- [MATERIALS PROVIDED]:
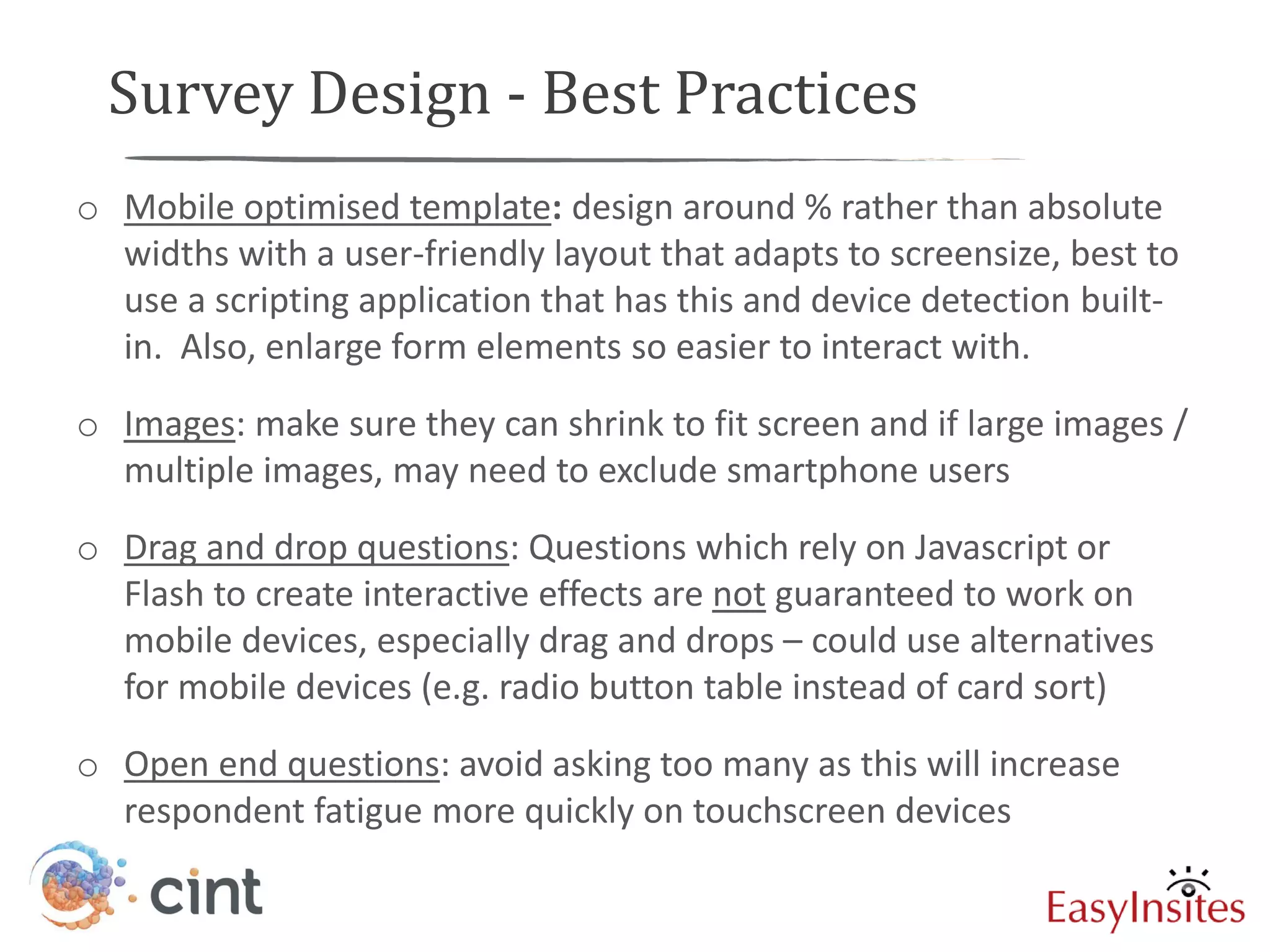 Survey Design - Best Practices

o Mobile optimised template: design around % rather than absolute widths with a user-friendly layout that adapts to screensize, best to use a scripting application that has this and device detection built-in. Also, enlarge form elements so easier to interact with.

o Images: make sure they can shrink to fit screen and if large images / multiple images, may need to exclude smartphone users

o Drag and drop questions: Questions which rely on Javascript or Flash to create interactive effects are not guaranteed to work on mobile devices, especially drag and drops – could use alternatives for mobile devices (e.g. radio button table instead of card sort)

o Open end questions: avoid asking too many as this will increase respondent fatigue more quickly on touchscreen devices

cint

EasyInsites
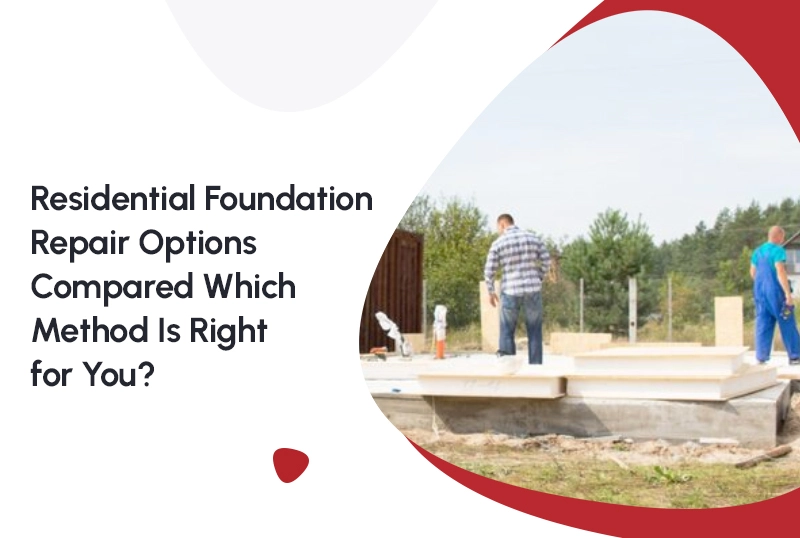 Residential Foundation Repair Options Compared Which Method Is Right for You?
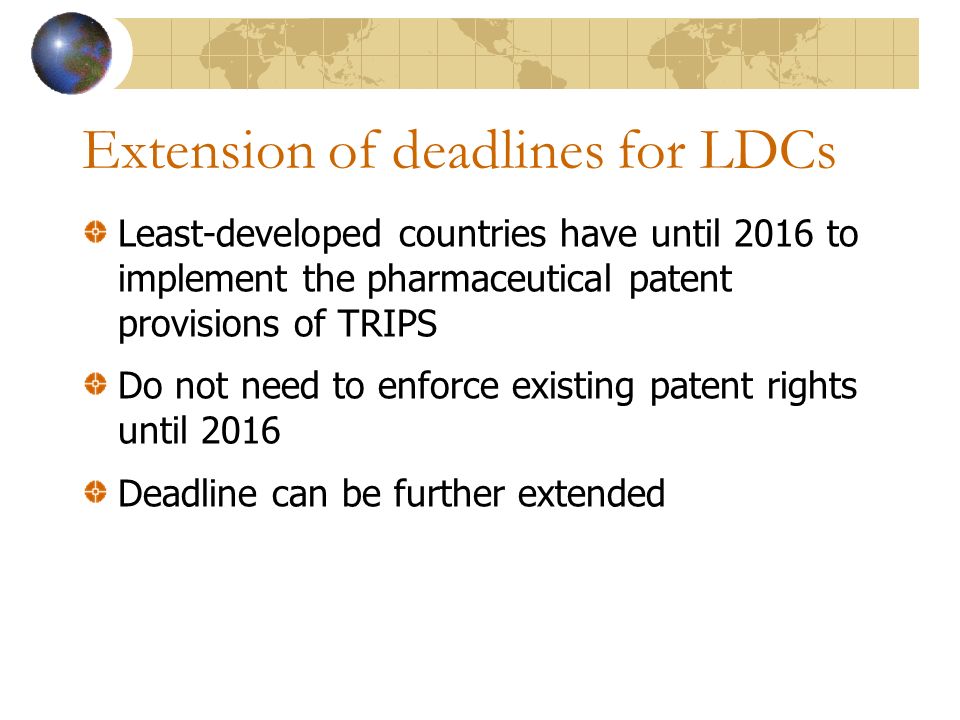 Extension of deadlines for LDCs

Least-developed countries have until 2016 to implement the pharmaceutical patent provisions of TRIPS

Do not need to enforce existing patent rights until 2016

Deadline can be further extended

- [EXERCISE AIM]: If a record contains a picture, leave the picture out and retype everything else exactly.

- [TASK ANSWER]:
 Survey Design - Best Practices

o Mobile optimised template: design around % rather than absolute widths with a user-friendly layout that adapts to screensize, best to use a scripting application that has this and device detection built-in. Also, enlarge form elements so easier to interact with.

o Images: make sure they can shrink to fit screen and if large images / multiple images, may need to exclude smartphone users

o Drag and drop questions: Questions which rely on Javascript or Flash to create interactive effects are not guaranteed to work on mobile devices, especially drag and drops – could use alternatives for mobile devices (e.g. radio button table instead of card sort)

o Open end questions: avoid asking too many as this will increase respondent fatigue more quickly on touchscreen devices

cint

EasyInsites
 Residential Foundation Repair Options Compared Which Method Is Right for You?
 Extension of deadlines for LDCs

Least-developed countries have until 2016 to implement the pharmaceutical patent provisions of TRIPS

Do not need to enforce existing patent rights until 2016

Deadline can be further extended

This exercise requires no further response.